On my lunch today I came across an article by a woman who lost 180 pounds after having by-pass surgery. Her story really left an impression on me, and made me think long and hard about the journey I have been on. With her, she lost the weight without effort and quickly due to her surgery. She aptly describes the landscape us over weight people have: horror by people who look at us, the incredible self-loathing we carry due to our weight and the struggle we all have to truly like ourselves.
I like the fact that she was completely honest about how society perceives obese and morbidly obese people. Frankly, people who are in this classification are discriminated against on a daily basis and most people make snap judgements on our eating habits and our level of activity. They assume, judge and condemn us to being disgusting and unworthy. How can that not permeate our consciousness? How can we not feel that loathing and start down the path or disliking ourselves because of our size?
I have lived with this my entire life.

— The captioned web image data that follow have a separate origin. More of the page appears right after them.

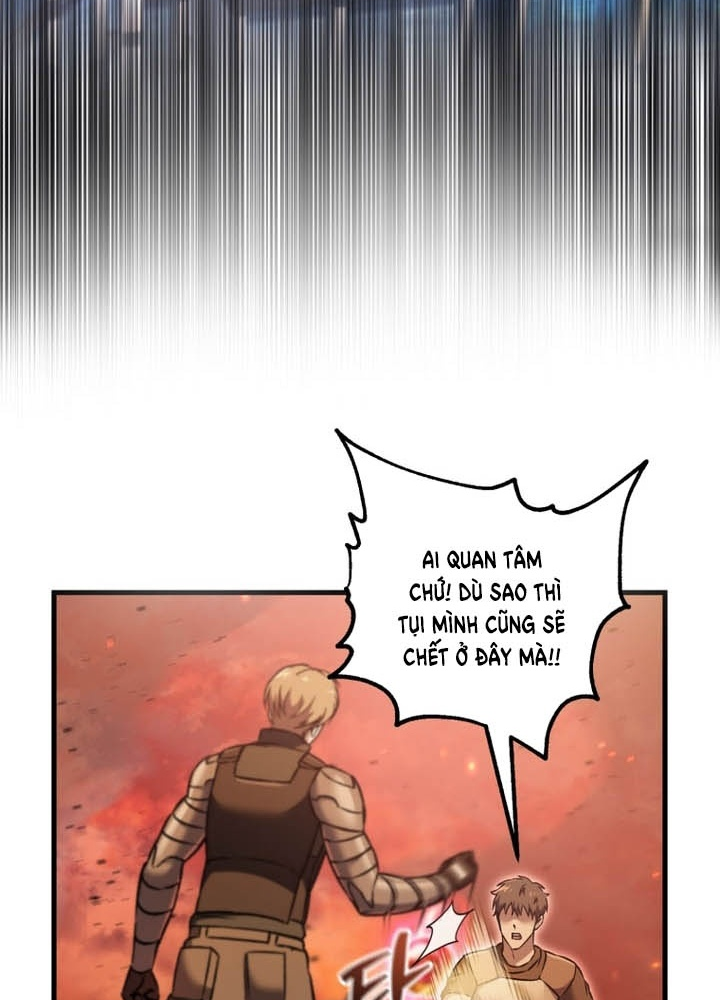 Chỉ Mình Ta Hồi Sinh Chapter 54 - Trang 2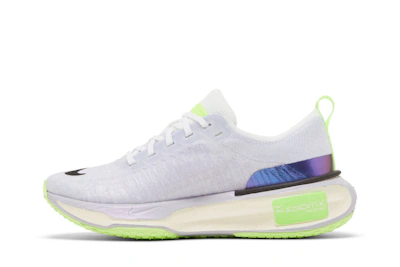 (Women) Nike ZoomX Invincible 3 'Purple Agate' DR2660-100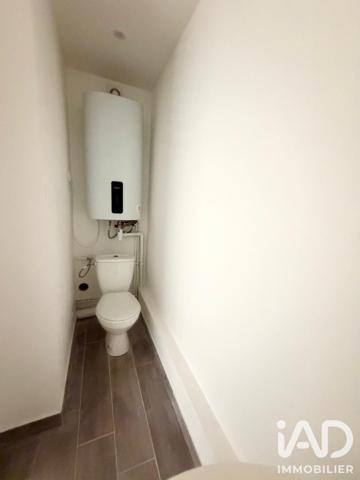 Appartement à vendre 3 pièces 62 m² Meaux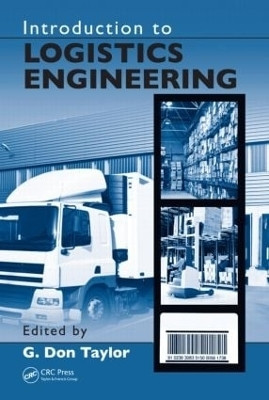 Introduction to Logistics Engineering(English, Hardcover, unknown)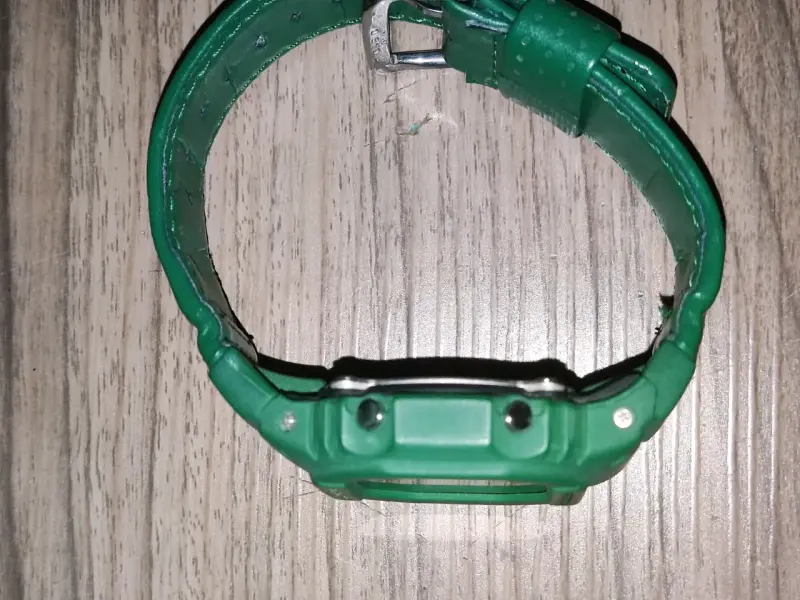Reloj Casio G-Shock DW-56RTB - 6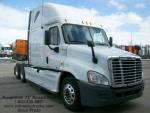 2014 Freightliner Cascadia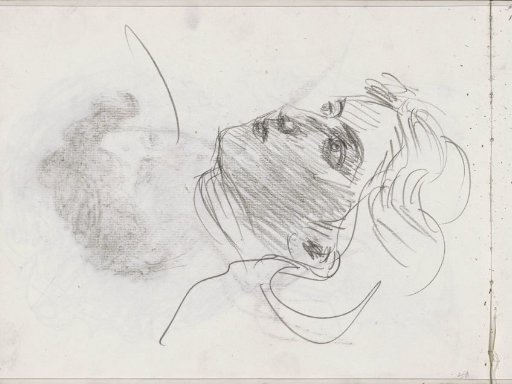 Female Head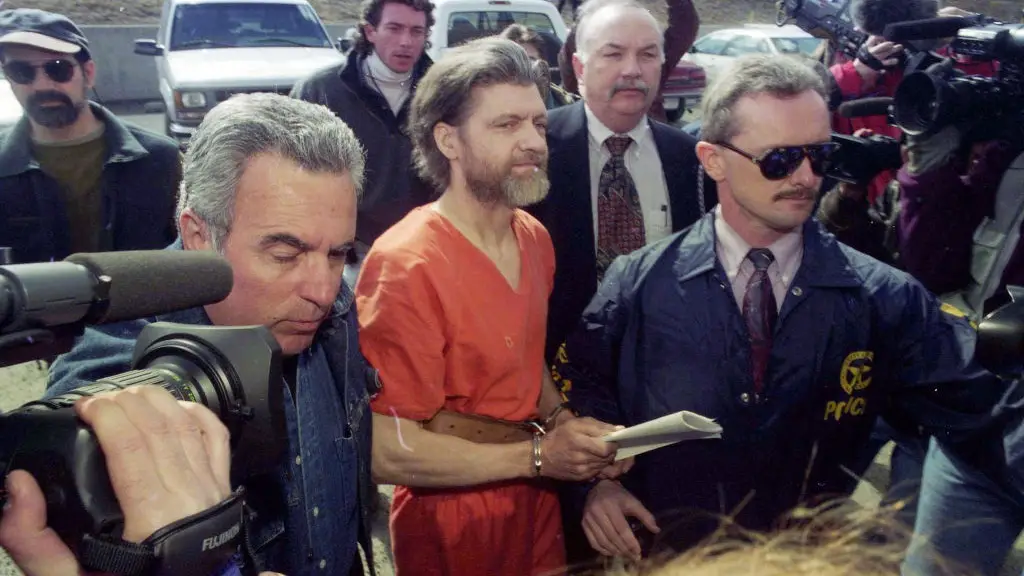 Michael Macor/The San Francisco Chronicle via Getty Images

I was called a whale in school. I was banned from eating sweets as a teen, as if that were the only issue in my weight problem. I developed eating issues with sugar and to this day I fight to not hoard sugary sweets and not eat them in secret like I used to. I also struggle to love myself. Every woman is self-conscious, but when you are obese, it’s even worse because society chimes in to agree with you. Your arms are too flabby, your thighs too big. Why can’t you just lose the weight, be a size 2 and great like the rest of society?
Guess what? Society, in general, is obese! Why do I forget this? After reading her story, it made me realize I need to be better to myself. I need to stop striving to be perfect. I don’t know where my obsession with being perfect came from, but I need to stop putting the pressure on myself and just let myself be. I eat clean 70% of the day. I eat eggs for breakfast, fruit for morning snack, brown rice, chicken and green beans for lunch. Yes, in the afternoon I might have a bit of chocolate because I fucking want to! Dinner is usually similar to my lunch. And yes, I eat out once a week with my husband on date night. And I like movie popcorn. And guess what? I beat myself up every time I eat “off plan”. I get down on myself. It needs to stop. I need to find a way to love myself, flaws especially.
If anyone knows a perfectionist intervention group I can join, let me know, eh???